Bridging Communities Incorpora v. Top Flite Financial Incorporated

446 F. App'x 764
CourtCourt of Appeals for the Sixth Circuit
DecidedNovember 17, 2011
Docket10-1678
StatusUnpublished
Cited by1 cases

This text of 446 F. App'x 764 (Bridging Communities Incorpora v. Top Flite Financial Incorporated) is published on Counsel Stack Legal Research, covering Court of Appeals for the Sixth Circuit primary law. Counsel Stack provides free access to over 12 million legal documents including statutes, case law, regulations, and constitutions.

Bluebook
Bridging Communities Incorpora v. Top Flite Financial Incorporated, 446 F. App'x 764 (6th Cir. 2011).

Opinion

PER CURIAM.

The sole question raised in this appeal is whether the district court erred in dismissing for lack of federal-question jurisdiction plaintiff Bridging Communities Incorporated’s complaint alleging that defendant Top Flite Financial Incorporated violated the Telephone Consumer Protection Act (“TCPA”), 47 U.S.C. § 227(b)(3), by sending unsolicited faxed advertisements to it without Bridging Communities’ express invitation or permission.

At the time that the district court issued its dismissal order pursuant to Fed. R.Civ.P. 12(b)(1), it noted correctly that the existence of federal-question jurisdiction over private TCPA claims was an unsettled issue in the Sixth Circuit and that there was also disagreement among the other federal circuit courts of appeals as to how the TCPA should be interpreted.
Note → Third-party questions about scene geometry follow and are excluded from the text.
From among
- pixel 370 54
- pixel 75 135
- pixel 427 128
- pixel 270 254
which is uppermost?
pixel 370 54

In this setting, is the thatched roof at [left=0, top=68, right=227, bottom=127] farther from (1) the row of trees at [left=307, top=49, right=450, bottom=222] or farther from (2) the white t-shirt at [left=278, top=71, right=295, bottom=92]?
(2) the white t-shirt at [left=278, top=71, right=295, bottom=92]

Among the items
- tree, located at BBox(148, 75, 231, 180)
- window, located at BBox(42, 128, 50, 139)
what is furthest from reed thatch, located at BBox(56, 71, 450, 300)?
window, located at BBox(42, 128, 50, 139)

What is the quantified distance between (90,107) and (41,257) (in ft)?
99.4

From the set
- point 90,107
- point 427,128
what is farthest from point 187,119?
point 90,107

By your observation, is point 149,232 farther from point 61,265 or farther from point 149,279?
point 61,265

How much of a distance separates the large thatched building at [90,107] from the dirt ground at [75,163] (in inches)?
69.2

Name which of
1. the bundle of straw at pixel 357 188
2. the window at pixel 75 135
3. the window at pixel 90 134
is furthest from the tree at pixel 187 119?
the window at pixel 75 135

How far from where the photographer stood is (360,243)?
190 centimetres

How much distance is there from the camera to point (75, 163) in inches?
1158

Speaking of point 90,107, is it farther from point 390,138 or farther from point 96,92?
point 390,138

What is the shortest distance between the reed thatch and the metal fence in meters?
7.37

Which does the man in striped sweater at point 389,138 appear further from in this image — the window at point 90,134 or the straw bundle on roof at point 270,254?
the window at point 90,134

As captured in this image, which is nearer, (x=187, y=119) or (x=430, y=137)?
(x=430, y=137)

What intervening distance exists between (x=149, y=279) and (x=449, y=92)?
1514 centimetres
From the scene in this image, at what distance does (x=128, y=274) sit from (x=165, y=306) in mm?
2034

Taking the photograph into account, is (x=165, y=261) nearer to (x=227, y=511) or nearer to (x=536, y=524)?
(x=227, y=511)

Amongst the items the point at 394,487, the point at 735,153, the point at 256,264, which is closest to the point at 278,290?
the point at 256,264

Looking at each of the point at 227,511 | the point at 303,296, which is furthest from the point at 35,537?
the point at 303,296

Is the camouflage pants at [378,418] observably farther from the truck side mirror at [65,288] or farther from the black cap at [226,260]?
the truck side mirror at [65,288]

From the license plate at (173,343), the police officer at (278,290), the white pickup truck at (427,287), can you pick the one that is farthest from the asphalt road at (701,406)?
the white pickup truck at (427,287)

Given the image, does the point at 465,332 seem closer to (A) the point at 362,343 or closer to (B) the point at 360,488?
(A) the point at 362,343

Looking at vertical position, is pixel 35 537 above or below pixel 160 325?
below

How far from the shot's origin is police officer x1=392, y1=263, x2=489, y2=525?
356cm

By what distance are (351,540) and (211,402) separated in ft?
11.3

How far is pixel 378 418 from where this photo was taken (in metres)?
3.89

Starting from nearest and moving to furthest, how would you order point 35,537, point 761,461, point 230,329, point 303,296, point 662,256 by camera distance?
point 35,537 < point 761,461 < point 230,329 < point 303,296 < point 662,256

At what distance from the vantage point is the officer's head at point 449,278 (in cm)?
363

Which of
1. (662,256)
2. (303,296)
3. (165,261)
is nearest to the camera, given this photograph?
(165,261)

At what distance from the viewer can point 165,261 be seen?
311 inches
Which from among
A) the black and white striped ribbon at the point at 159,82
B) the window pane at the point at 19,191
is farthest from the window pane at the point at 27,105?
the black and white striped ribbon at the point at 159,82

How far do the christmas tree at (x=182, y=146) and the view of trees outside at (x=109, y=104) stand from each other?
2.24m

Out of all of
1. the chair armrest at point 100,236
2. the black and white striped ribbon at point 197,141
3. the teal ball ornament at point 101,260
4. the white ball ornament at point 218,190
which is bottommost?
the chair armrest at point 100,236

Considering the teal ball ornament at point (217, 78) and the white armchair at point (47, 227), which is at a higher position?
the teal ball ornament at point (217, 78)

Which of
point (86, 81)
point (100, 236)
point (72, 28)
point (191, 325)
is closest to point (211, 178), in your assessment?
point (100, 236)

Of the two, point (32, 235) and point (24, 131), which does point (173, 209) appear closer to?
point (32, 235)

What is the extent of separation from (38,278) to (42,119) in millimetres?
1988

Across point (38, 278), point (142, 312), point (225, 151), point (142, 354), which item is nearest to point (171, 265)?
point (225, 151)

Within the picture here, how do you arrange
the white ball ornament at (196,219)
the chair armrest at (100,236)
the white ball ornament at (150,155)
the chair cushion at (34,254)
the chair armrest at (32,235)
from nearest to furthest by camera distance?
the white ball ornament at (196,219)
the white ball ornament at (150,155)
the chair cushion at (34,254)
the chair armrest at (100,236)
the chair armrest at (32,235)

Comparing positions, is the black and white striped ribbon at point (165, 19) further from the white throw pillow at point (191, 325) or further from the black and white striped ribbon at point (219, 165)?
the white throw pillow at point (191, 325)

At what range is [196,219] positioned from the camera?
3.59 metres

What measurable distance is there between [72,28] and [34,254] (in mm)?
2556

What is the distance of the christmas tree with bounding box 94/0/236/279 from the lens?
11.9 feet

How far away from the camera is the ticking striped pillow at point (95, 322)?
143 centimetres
Relying upon this court’s unpublished decision in Dun-Rite Construction, Inc. v. *765 Amazing Tickets, Inc., No. 04-3216, 2004 WL 3239533 (6th Cir. Dec.16, 2004), and adopting the majority viewpoint of the circuit courts that the TCPA does not authorize a private cause of action in federal court, the district court granted Top Flite’s motion to dismiss.

However, after the district court rendered its judgment and after Bridging Communities filed the present appeal, this court issued a decision definitively answering this question, and determined that federal courts do have federal-question jurisdiction over private TCPA actions. See Charvat v. EchoStar Satellite, LLC, 630 F.3d 459, 463-65 (6th Cir.2010).

As other panels of this court have since held with regard to identical claims, “[w]e are bound by EchoStar unless an inconsistent decision of the United States Supreme Court requires modification of the decision or this Court sitting en bane overrules the prior decision.” Charvat v. NMP, LLC, 656 F.3d 440, 445-46 (6th Cir.2011) (citation and internal quotation marks omitted); see also APB Associates, Inc. v. Bronco’s Saloon, Inc., 425 Fed.Appx. 499, 500 (6th Cir.2011). 1

We therefore reverse and remand to the district court for further proceedings.

1

. The Supreme Court has recently granted certiorari to consider the precise issue at hand in Mims v. Arrow Fin. Servs., LLC, 421 Fed.Appx. 920, 921 (11th Cir.2010), cert. granted, - U.S. -, 131 S.Ct. 3063, 180 L.Ed.2d 884 (2011).